Was gonna hit the Dam this morning finally, but the river report showed it cresting over 20'. So I changed my mind...anyone go?


----------



## vibe (Jan 12, 2011)

May head Monday morning to pike island.been doin any good there?

posted using Outdoor Hub Campfire


----------



## catfish_hunter (May 31, 2005)

Anybody go today?


----------



## Predator225 (May 14, 2005)

Going today, Chuck (Xmas)...Be down there around 4, will report tomorrow since its a looooong trip for me, I plan on puttin my time in.


----------



## lil goose (Oct 16, 2009)

Gonna try later today hope to post results.


----------



## Predator225 (May 14, 2005)

Sorry for the late feedback...fishing on Xmas night was a little slow, compared to the usual action down there. Between 2 of us we managed 9 sauger and 1 24" walleye. Caught the eye on a clown rogue, lost another at shore about the same size (of course net was in the truck), most of the sauger were caught on minnows still-fished on bottom.

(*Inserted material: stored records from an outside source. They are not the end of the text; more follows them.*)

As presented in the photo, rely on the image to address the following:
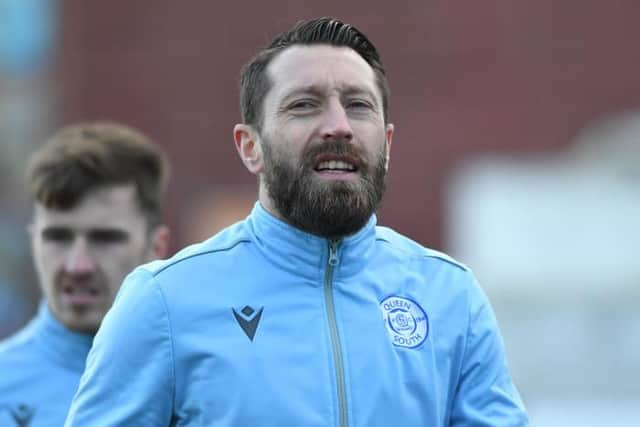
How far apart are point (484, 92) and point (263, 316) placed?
13.2 meters

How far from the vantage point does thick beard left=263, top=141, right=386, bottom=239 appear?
3.32m

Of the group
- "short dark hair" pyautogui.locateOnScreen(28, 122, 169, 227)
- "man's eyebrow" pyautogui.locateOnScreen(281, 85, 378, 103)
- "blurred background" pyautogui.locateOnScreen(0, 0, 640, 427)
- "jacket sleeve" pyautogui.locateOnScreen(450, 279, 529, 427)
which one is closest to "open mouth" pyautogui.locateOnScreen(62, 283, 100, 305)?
"short dark hair" pyautogui.locateOnScreen(28, 122, 169, 227)

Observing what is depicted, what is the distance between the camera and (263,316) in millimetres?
3262

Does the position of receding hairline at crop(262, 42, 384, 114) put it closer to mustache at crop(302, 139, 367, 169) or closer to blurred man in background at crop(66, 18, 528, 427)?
blurred man in background at crop(66, 18, 528, 427)

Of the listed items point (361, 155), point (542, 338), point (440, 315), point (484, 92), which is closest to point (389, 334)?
point (440, 315)

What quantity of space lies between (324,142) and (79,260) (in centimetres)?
158

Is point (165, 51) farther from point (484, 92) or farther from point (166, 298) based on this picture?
point (166, 298)

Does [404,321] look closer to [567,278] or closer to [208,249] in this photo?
[208,249]

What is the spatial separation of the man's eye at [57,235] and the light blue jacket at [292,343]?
140cm

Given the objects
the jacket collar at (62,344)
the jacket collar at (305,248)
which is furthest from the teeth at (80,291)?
the jacket collar at (305,248)

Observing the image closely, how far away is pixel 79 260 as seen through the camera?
184 inches

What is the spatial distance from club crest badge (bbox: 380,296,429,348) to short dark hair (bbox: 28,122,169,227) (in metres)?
1.69

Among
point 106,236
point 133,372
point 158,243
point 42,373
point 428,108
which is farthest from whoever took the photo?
point 428,108

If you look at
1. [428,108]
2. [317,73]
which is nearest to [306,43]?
[317,73]
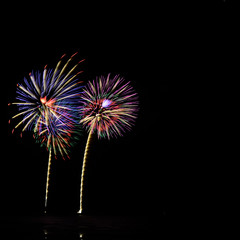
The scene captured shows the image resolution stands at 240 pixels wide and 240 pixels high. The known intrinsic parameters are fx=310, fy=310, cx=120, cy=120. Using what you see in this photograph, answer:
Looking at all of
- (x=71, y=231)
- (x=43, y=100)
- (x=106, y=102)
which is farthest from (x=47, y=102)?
(x=71, y=231)

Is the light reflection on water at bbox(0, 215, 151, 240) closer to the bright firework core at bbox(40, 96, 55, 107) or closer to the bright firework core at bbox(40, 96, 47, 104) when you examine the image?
the bright firework core at bbox(40, 96, 55, 107)

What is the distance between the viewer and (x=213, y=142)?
56.8 metres

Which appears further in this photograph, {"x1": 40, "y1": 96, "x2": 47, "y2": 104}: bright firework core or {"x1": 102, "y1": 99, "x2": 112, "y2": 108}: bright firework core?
{"x1": 102, "y1": 99, "x2": 112, "y2": 108}: bright firework core

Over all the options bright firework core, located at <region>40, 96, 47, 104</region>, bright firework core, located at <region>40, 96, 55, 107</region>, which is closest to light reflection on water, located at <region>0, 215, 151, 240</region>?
bright firework core, located at <region>40, 96, 55, 107</region>

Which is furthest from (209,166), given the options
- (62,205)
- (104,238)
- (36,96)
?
(104,238)

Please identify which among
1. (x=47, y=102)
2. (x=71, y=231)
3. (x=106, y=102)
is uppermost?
(x=106, y=102)

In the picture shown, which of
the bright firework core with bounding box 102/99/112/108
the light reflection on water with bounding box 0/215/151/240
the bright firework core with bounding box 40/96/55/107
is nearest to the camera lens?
the light reflection on water with bounding box 0/215/151/240

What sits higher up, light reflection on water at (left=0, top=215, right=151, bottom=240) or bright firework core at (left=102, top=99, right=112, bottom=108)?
bright firework core at (left=102, top=99, right=112, bottom=108)

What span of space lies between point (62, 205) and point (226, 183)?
2833cm

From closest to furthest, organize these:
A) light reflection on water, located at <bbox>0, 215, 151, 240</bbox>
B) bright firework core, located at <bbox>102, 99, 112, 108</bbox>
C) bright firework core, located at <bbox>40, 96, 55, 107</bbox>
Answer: light reflection on water, located at <bbox>0, 215, 151, 240</bbox>
bright firework core, located at <bbox>40, 96, 55, 107</bbox>
bright firework core, located at <bbox>102, 99, 112, 108</bbox>

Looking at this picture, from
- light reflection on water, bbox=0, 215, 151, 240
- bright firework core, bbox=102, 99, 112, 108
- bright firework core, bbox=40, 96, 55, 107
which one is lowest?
light reflection on water, bbox=0, 215, 151, 240

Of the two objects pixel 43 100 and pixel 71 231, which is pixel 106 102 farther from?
pixel 71 231

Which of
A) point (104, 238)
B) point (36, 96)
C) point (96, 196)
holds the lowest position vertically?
point (104, 238)

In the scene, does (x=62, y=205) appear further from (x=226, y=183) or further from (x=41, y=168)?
(x=226, y=183)
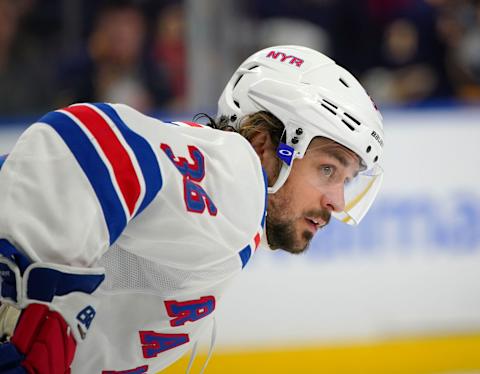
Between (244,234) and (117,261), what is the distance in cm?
26

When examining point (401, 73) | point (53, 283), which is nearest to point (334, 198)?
point (53, 283)

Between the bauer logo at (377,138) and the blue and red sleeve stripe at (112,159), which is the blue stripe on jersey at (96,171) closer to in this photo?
the blue and red sleeve stripe at (112,159)

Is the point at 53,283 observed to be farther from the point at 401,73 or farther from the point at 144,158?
the point at 401,73

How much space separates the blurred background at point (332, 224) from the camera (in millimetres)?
3744

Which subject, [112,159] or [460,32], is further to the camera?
[460,32]

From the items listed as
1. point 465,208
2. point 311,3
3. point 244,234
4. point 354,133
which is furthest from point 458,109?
point 244,234

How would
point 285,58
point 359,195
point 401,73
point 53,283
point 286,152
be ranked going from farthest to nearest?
point 401,73
point 359,195
point 285,58
point 286,152
point 53,283

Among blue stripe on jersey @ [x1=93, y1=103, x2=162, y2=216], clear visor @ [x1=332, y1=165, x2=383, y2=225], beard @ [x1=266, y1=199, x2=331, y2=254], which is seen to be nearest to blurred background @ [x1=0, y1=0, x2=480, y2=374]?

Water was muddy and high.


----------



## Doboy (Oct 13, 2008)

HEHEHEEEE! I whupped you guys!


----------



## lil goose (Oct 16, 2009)

Well fished pike island from about 3:00pm to 8:00pm we ended up with 4 keepers and 3 dinks didn't see a whole lot of fish being caught. Met eyechaser and had some good war stories but once the sun went down brrrrr. Couldn't keep the ice out of our eyelets we waited til the moon was up and the bite never did happen at least for us. Better luck next time...


----------



## Doboy (Oct 13, 2008)

lil goose said:


> Well fished pike island from about 3:00pm to 8:00pm we ended up with 4 keepers and 3 dinks didn't see a whole lot of fish being caught. Met eyechaser and had some good war stories but once the sun went down brrrrr. Couldn't keep the ice out of our eyelets we waited til the moon was up and the bite never did happen at least for us. Better luck next time...


LOL HA!!! You WHUPPED US!


----------



## tlark19 (Jan 2, 2013)

1st post so bare with me....fish the dam today and caught 4 keeper sauger...lost a nice walleye trying to lug it up on the pier...all caught on minnie...


----------



## ohiogary (Dec 14, 2006)

How was fishing at the dam like, such as water level, and current ?


----------



## tlark19 (Jan 2, 2013)

water level was low...current wasn't strong at all and water was clear, barely any debree..thats the way i like it though, i know alot of guys like the water high and muddy but for me the lower the better for some reason...


----------